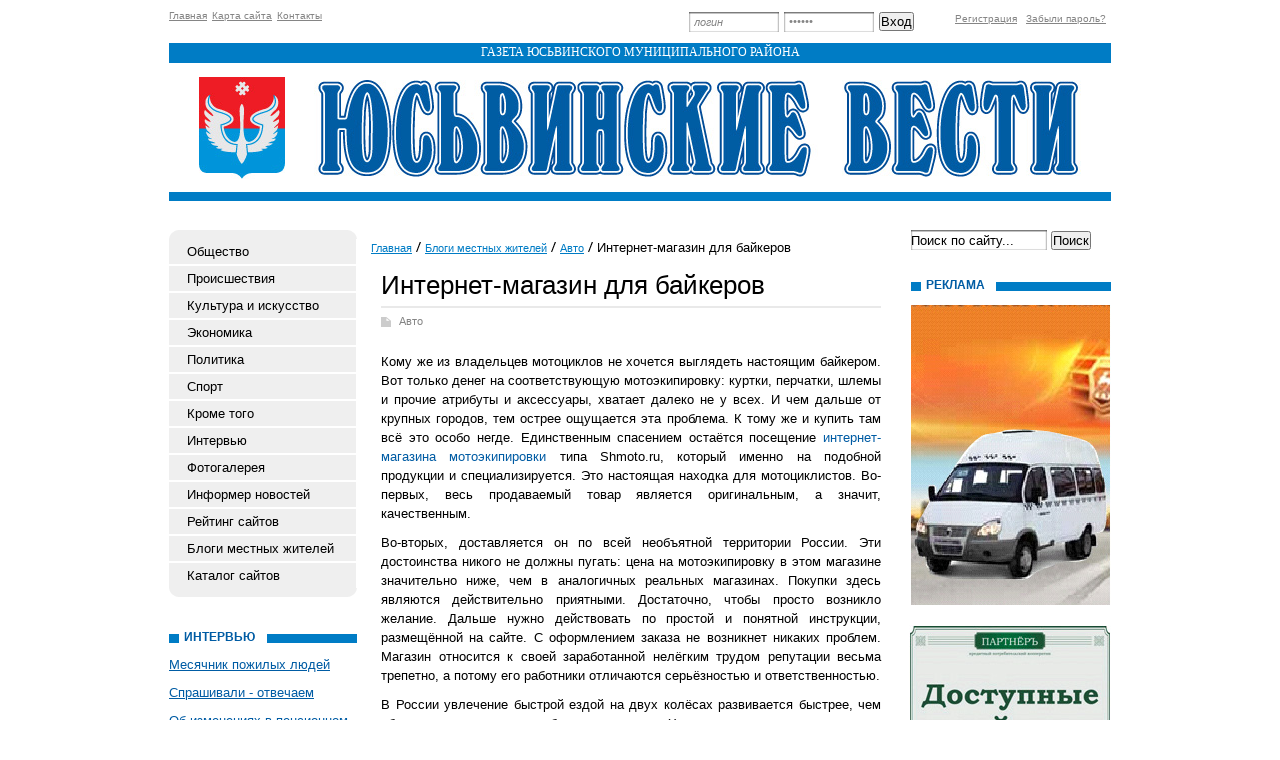

--- FILE ---
content_type: text/html; charset=utf-8
request_url: http://informer.gismeteo.ru/html/getinformer_new.php?tnumber=1&city0=11796%D0%AE%D1%81%D1%8C%D0%B2%D0%B0&codepg=utf-8&par=4&inflang=rus&domain=ru&vieinf=5&p=1&w=1&tblstl=gmtbl&tdttlstl=gmtdttl&tdtext=gmtdtext&new_scheme=1
body_size: 599
content:
var responseText='<table width=100% border=0 cellspacing=0 cellpadding=1 id=gmtbl5 class=gmtbl><tr><td colspan=3 width=100%><table width=100% cellspacing=0 cellpadding=0><tr><td colspan=3 width=100% height=20 id=gmtdttl5 class=gmtdttl><b><a href=http://www.gismeteo.RU/city/daily/11796 id=tgmtdttl5 class=gmtdttl target=_blank></a></b></td></tr></table></td></tr><tr><td colspan=3 width=100% id=tgmtdtext5  class=gmtdtext align=center>Нет данных</td></tr><tr><td heigth=5 colspan=3></td></tr></table>              	'; document.getElementById('informer5').innerHTML=responseText;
= = = = =
EXERCISE GOAL:
The lines above should be transcribed exactly, with every image removed.

WORKED SOLUTION:
--- FILE ---
content_type: text/html; charset=utf-8
request_url: http://informer.gismeteo.ru/html/getinformer_new.php?tnumber=1&city0=11796%D0%AE%D1%81%D1%8C%D0%B2%D0%B0&codepg=utf-8&par=4&inflang=rus&domain=ru&vieinf=5&p=1&w=1&tblstl=gmtbl&tdttlstl=gmtdttl&tdtext=gmtdtext&new_scheme=1
body_size: 599
content:
var responseText='<table width=100% border=0 cellspacing=0 cellpadding=1 id=gmtbl5 class=gmtbl><tr><td colspan=3 width=100%><table width=100% cellspacing=0 cellpadding=0><tr><td colspan=3 width=100% height=20 id=gmtdttl5 class=gmtdttl><b><a href=http://www.gismeteo.RU/city/daily/11796 id=tgmtdttl5 class=gmtdttl target=_blank></a></b></td></tr></table></td></tr><tr><td colspan=3 width=100% id=tgmtdtext5  class=gmtdtext align=center>Нет данных</td></tr><tr><td heigth=5 colspan=3></td></tr></table>              	'; document.getElementById('informer5').innerHTML=responseText;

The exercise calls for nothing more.